Coordinate Compression for Intervals
For intervals, compress all endpoints:
intervals = [(l1, r1), (l2, r2), ...]
values = sorted(unique(all li and ri))Then replace each endpoint with its rank.
Be careful about interval semantics. Closed intervals, half-open intervals, and gaps between coordinates behave differently. If the algorithm must represent actual covered lengths, plain compression is not enough; you must also keep the original coordinate values and compute segment lengths from adjacent coordinates.
Implementation Notes
Use coordinate compression when:
values are large
values are sparse
only order matters
array indexing is neededDo not use it when:
numeric distance matters
missing coordinates must be represented explicitly
the value domain is already smallWhen the algorithm needs both compact indices and original values, keep the sorted distinct array. It serves as the inverse map:
original_value = values[rank]Common Bugs
A common bug is assuming compressed ranks preserve differences. They do not.
Another bug is giving duplicate values different ranks. Equal input values must compress to the same integer.
A third bug is compressing only left interval endpoints and forgetting right endpoints. Range algorithms usually need all relevant boundaries.

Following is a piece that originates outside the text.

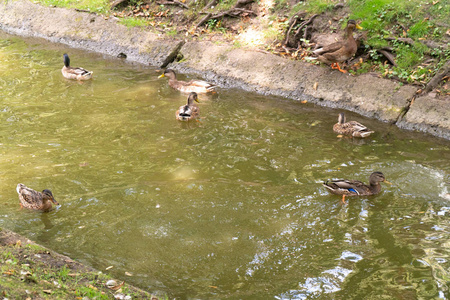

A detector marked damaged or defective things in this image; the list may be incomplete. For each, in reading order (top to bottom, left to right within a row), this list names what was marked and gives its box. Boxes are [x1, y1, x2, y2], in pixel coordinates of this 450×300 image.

cracked concrete [0, 0, 448, 139]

A fourth bug is using one-based and zero-based ranks inconsistently. Fenwick trees are often one-based internally, while compressed coordinates are naturally zero-based. Define the conversion explicitly.
Takeaway
Coordinate compression turns large sparse keys into small dense ranks while preserving order and equality. It is a bridge between arbitrary values and array-indexed data structures.